For decades, Sharon Simmons has struggled to keep her multiple personalities from taking control of her life.

By KIMBERLY O'BRIEN
THE ROANOKE TIMES

   Sharon Simmons gathers stones.

    Big stones, little stones, smooth stones. She puts them in a pile. Methodically, carefully, deliberately.

    The task calms her. Safe in her yard, crouched near a creek, she focuses on the stones and tries to forget her demons.

    Her demons are many. And they're inside her head. At least 18 of them, each a distinct personality.

    Simmons has dissociative identity disorder, which means she has multiple personalities. The longtime Southeast Roanoke resident was diagnosed 20 years ago, but she's lived with it all her life.

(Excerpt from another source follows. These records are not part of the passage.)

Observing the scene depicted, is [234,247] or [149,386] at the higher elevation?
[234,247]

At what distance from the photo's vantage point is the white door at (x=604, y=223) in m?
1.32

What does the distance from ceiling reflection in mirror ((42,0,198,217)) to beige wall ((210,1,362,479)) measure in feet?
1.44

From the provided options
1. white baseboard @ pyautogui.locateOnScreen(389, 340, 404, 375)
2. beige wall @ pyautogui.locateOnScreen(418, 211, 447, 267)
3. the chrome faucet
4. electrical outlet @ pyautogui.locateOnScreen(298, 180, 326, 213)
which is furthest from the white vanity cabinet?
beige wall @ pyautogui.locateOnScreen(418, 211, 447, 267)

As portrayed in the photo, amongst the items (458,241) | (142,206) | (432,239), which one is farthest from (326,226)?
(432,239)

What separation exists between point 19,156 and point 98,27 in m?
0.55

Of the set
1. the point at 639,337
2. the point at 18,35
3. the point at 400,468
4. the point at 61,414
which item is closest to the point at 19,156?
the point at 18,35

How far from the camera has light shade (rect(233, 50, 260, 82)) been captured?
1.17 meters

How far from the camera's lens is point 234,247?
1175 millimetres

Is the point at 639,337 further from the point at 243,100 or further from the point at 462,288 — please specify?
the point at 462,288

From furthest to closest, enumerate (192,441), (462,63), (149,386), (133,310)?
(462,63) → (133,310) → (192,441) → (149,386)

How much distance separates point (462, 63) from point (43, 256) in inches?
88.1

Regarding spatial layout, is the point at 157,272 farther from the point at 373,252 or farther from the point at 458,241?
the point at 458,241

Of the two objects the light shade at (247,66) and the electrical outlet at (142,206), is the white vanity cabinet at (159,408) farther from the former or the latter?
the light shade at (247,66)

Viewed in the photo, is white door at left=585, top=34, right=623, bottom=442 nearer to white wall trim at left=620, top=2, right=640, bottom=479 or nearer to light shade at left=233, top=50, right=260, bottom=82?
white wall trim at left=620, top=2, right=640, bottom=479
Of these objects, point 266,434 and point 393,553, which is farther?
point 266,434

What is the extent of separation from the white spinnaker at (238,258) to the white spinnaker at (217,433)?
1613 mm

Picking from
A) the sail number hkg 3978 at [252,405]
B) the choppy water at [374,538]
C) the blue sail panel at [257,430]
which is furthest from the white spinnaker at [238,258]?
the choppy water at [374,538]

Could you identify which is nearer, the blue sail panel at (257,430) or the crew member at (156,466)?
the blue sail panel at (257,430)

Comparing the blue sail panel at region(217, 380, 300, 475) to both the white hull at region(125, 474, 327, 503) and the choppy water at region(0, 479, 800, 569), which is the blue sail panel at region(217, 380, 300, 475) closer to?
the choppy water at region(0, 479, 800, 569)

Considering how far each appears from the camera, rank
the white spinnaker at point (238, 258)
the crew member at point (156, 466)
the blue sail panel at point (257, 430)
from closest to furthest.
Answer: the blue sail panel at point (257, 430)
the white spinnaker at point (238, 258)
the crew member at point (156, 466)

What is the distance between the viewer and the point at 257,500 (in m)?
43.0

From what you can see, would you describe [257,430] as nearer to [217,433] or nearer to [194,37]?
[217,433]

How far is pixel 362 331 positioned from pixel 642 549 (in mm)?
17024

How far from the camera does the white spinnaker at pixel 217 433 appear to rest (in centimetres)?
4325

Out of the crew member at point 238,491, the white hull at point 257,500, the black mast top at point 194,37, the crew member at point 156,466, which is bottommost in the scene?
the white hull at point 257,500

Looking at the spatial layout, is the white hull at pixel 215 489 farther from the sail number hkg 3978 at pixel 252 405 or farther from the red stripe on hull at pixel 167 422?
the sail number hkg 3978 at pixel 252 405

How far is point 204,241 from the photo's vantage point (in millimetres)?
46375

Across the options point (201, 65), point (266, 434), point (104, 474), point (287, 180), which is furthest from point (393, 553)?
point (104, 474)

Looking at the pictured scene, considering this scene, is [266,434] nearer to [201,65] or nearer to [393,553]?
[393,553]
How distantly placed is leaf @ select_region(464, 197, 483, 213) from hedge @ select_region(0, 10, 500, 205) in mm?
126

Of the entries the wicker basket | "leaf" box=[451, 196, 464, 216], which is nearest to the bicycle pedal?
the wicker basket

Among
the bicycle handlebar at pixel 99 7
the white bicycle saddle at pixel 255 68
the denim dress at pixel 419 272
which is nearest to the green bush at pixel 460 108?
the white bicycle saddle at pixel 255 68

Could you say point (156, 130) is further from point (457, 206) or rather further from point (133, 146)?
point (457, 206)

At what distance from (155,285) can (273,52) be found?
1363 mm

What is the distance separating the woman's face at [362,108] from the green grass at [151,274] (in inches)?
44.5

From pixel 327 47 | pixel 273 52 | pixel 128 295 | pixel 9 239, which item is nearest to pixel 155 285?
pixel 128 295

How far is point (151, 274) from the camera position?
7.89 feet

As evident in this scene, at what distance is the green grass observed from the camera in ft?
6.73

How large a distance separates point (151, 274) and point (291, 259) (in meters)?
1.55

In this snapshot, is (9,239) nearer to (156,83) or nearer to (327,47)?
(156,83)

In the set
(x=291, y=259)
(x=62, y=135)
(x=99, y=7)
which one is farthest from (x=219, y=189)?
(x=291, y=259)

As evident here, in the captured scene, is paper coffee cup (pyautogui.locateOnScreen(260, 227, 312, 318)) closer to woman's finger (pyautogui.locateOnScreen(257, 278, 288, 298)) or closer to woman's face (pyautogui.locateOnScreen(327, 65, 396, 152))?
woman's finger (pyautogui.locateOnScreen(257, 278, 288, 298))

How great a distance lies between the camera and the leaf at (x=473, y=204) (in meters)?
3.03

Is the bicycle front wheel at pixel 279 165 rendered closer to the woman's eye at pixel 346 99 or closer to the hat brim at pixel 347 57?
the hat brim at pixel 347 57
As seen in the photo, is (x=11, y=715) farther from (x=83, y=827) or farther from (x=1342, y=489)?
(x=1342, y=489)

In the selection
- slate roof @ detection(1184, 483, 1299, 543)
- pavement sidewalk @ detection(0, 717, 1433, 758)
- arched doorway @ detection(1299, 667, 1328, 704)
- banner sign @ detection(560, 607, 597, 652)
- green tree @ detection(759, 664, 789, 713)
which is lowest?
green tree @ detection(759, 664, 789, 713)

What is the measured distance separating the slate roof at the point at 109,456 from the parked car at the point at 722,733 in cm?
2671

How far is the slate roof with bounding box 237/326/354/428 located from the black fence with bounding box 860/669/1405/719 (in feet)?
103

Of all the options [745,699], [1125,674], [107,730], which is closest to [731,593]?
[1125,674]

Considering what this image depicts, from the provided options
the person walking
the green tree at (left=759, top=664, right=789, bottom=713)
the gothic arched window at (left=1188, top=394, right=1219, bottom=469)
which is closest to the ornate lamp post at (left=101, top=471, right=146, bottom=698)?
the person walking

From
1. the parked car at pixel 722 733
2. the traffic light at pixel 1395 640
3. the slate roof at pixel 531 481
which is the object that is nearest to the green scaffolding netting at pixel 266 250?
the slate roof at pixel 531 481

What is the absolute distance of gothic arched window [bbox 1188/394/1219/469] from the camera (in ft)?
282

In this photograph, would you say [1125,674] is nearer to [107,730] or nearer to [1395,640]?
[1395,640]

    She has coped with the disorder more effectively at some times than others during her 53 years. But her memory is spotty. She doesn't remember her childhood. She can't recall the first of her four marriages.

    Since her diagnosis in 1982, she's drifted in and out of therapists' offices. She's had to deal with a skeptical sister, friends who haven't stuck around during the bad times and news that a former doctor was accused of implanting false memories in patients.

    After being fairly stable for about five years, her disorder took a turn last year when she began "switching" personalities more often. Then, last September, she was arrested on a charge of drunken driving.

    She says she wasn't driving - one of her other personalities was.

***

    Simmons was born Sharon Leigh Hayes on July 12, 1948, and grew up in Northwest Roanoke's Washington Heights neighborhood. She remembers little of her childhood except what she's seen in her grandmother's scrapbooks and learned from relatives. But there are glimpses of the demons - her 1964 yearbook from Monroe Junior High School is inscribed "Sherry Hayes."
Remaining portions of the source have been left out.